The evaluative office is crowded. A bunch of twins got their bonuses over the weekend and piled up on the Monday appointment slots. There's a pair where one can apparently conjure objects and the other wield telekinesis over them, juggling. There's a cryokinetic and someone who seems to cling to arbitrary surfaces, the one making a little ice sculpture and the other sitting on the wall (Bella supposes he can probably cling to his brother's ice). There's a set of triplets who don't seem to be doing anything, so she can hazard no guess as to what their powers are. There's a girl weeping into her hands while her brother tries to soothe her; she's crying about fire, ash, devastation, the menace lurking under the ground, and Bella hopes that's an overreaction to some TV show. But considering where she is -
"Er, what's her bonus?" Bella asks the brother.
"Not sure," he says. "Besides really upsetting. I just got a luck tweak, far as we can tell, dice and stuff..."
"So she doesn't pyro or -?"
"No, no, she's not dangerous," he assures Bella. "Not so much as a wisp of smoke, I don't know what the problem is, bonuses are supposed to help."
"I hope the evaluators can figure it out," Bella says, disconcerted, and she and Alli go back to school.
Spanish class is the next one they can catch.
"As long as we're short on space I can go back to sleeping in the queen bed," Renée says. "And then there's our girls in their room, me and Charlie in the master, and air mattresses and the couch for three more."
"Where should the air mattresses go?" asks Bella. "Options seem to be any combination of this room, our room, and the master bedroom."
"You could probably fit them both in the master bedroom, or in the living room if the coffee table was moved, and one of them on our floor or in the living room without moving the coffee table."
"I don't know how long we expect to stay, but it seems best if we're not - constantly in the way of everything."
"Hard to say this early how easy it'll be to find another place to be," Charlie says. "Not going to turn you out, though."

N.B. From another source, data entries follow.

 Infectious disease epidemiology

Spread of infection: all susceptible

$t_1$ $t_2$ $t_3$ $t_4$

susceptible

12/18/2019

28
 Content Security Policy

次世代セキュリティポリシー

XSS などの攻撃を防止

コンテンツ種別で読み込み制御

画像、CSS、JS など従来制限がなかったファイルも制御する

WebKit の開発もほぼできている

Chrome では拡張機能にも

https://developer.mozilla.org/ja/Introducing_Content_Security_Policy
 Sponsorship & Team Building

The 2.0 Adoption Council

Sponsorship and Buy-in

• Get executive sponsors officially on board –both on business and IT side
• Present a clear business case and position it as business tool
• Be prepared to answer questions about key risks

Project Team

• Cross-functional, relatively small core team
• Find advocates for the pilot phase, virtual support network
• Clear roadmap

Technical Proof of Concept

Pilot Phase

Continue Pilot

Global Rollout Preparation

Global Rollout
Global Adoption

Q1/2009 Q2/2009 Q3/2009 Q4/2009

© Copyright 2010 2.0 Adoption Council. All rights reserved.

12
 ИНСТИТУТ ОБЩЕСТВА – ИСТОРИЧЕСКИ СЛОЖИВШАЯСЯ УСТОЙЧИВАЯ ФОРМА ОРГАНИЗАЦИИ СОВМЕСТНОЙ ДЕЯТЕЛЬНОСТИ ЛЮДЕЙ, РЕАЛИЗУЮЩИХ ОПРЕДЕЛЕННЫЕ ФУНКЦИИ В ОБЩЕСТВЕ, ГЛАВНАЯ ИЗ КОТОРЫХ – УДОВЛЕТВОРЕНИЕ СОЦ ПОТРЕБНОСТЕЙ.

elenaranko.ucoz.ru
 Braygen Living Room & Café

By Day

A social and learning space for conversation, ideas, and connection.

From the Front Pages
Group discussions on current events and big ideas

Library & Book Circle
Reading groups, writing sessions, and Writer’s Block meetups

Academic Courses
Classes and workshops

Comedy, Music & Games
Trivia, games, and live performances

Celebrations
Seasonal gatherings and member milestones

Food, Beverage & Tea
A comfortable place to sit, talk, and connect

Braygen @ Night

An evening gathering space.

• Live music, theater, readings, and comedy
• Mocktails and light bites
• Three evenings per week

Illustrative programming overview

"I'm - I think I'll go make brownies. Even if it's going to get hard to buy food the eggs will go off whether we hoard them or not," says Renée.
"At some point we probably have to start going to the nearest Gemini school, don't we? Would that be Port Angeles?"
"At some point. If they don't give us a-at least a week then - then I'm giving me a week, anyway, but at some point yeah."
"I think they're going to give us more than a week," says Adana, softly. "If for no other reason than for the - people in school who lost family members."
And she lets herself out the front door.
"I'm going to go sleep. Is the couch fine? I don't - want to deal with setting up the air mattress."
And then she flops on the couch and sleeps, and tries very hard not to think about the people she couldn't save.
Bella comes back before the brownies are out of the oven and flops into a chair, softly out of regard for Adana's snoozing.
Savannah's up and about, though. She's not zipping around, though, she's a bit more sedate. She is looking at her sleeping twin, silently.
There's a call to the house the next morning from the Seattle Gemini school - it turns out Port Angeles does not have its own. They talk to Charlie, who confirms their report from the Junebugs about the Sanders crashing with him, and say that school will go back in session after what would ordinarily be the Christmas vacation and not before. The kids are encouraged to study on their own until then. When school starts again all four of them will have medals from the Gemini Guard waiting for them and there's going to be some kind of ceremony about it.
Charlie writes down all of this information and leaves it by the phone for people to read at their convenience.